Hélas, non, car les Algériennes et Algériens ont eu tout le loisir de
manger leur pain noir, depuis, et de comprendre que tout ce qui se
construit avec du vent s’en va avec le vent. La nationalisation des
hydrocarbures a certes permis de construire El-Hadjar et de développer
l’industrie gazière. Mais le mal incommensurable que la rente
pétrolière, cette malédiction des nations à qui la démocratie est
refusée, a fait au peuple algérien a rendu bien insignifiants les effets
de ces injections massives de technologie de pointe et autres fleurons
de l’industrie «industrialisante», aussi vrai que notre pays est
aujourd’hui l’un des plus gros importateurs mondiaux de blé et que nos
souk-el-fellah furent dans les années Chadli inondés d’œufs importés
d’Espagne. Champions de la corruption toutes catégories, nos valeureux
dirigeants, civils et militaires confondus, sont aujourd’hui les
symboles vivants de l’échec du système qui gouverne le pays depuis
l’indépendance.
Ce ne sont donc pas les «réalisations du socialisme» qui entreront
dans l’histoire comme faits marquants de cette période, car ce que le
mensonge a construit, le mensonge a aussi détruit. Les mêmes qui avaient
applaudi à la révolution agraire et au projet de construction de 1000
villages agricoles se sont retrouvés aux premières loges lorsque le
signal de la curée fut donné et que les grands domaines laissés par les
colons furent dépecés. La même classe de charlatans qui a vendu au
peuple algérien le socialisme a, une fois ses poches bien remplies,
décidé de casser tout pour recommencer à zéro et se lancer dans
l’affairisme débridé à base d’import-import. Quoi de plus facile en
effet, quand on est général-décideur et businessman, quand on nomme les
députés et les responsables des banques et sociétés nationales? On fait
des lois sur mesure, on donne quelques ordres et les rivières de dollars
se mettent à couler comme par magie…dans les comptes bancaires privés
en Suisse. Acquérir des hôtels particuliers à Paris et de luxueuses
résidences à Montréal ou Washington devient un jeu d’enfant, quand
l’argent du pétrole et du gaz nationalisés le 24 février 1971 par
Monsieur «qarrarna» coule à flot, sans que les «gueux» aient voix au
chapitre. Bâtir des empires dans la presse, la finance ou l’aéronautique
ne demande pas plus que quelques tours de passe-passe, quand on est
membre du club fermé qui dirige le pays. Tout casser et filer à
l’anglaise aussi. N’est-ce pas M. Khalifa? N’est-ce pas M. Khelil? « Au
suivant! » crie la matrone, sur le seuil du lupanar…

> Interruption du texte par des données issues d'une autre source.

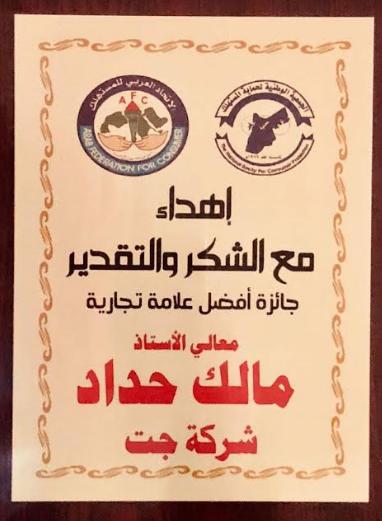 شركة جت تنال جائزة افضل علامة تجارية من الاتحاد العربي للمستهلك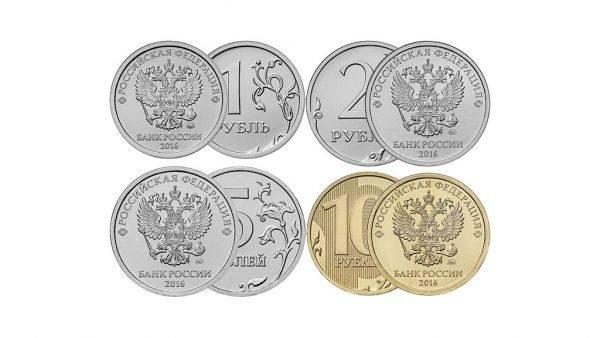 monety-2016-goda-600x338.jpg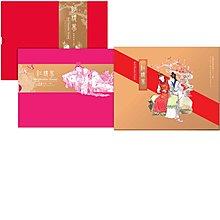中國古典小說郵票—紅樓夢(106年版) 專冊(上下合輯) 郵局訂價直購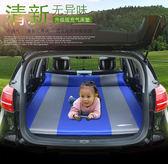 (限時88折)充氣床SUV專用車內SWM斯威X7X3車載充氣床氣墊旅行睡墊汽車用品床墊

Non, le charlatanisme, la pourriture et la trahison ne figureront pas
en bonne place dans les manuels d’histoire des siècles à venir.
Ce que l’histoire retiendra de ce demi-siècle d’«indépendance», c’est
Bentalha, Raïs, Sidi-Youcef et tous les autres hauts-lieux de
l’indicible horreur. Ce sont les 200 000 morts et les 20 000 disparus.
Ce sont les égorgés, les mitraillés, les déchiquetés. Ce sont les cris
des suppliciés et les lamentations des survivants. C’est cela que
l’histoire retiendra et pas autre chose.
Le 5 juillet 1830, qui vit les troupes du général français De
Bourmont prendre possession d’Alger, vint clore une période de déclin
qui dura plusieurs siècles. Lorsque les tribus furent appelées au djihad
contre l’envahisseur chrétien par les dignitaires religieux et les
Djouad, il était déjà trop tard. Le peuple algérien, vaincu par l’armée
d’une nation puissante portée par un essor industriel sans précédent,
mit du temps à réaliser ce qui lui arrivait. Il ne baissa jamais les
bras, cependant, et ses enfants reprirent – après un siècle d’occupation
– le harcèlement de l’ennemi sous une forme nouvelle, celle du
militantisme et des partis politiques. Entre le lancement du mouvement
des Jeunes Algériens par l’Émir Khaled et la proclamation du 1er
novembre 1954, il s’écoula près de 35 ans, période qui vit de nouvelles
élites laïques et religieuses émerger dans les villes et les campagnes
d’Algérie et converger graduellement vers un mot d’ordre unique et
rassembleur : l’indépendance de l’Algérie.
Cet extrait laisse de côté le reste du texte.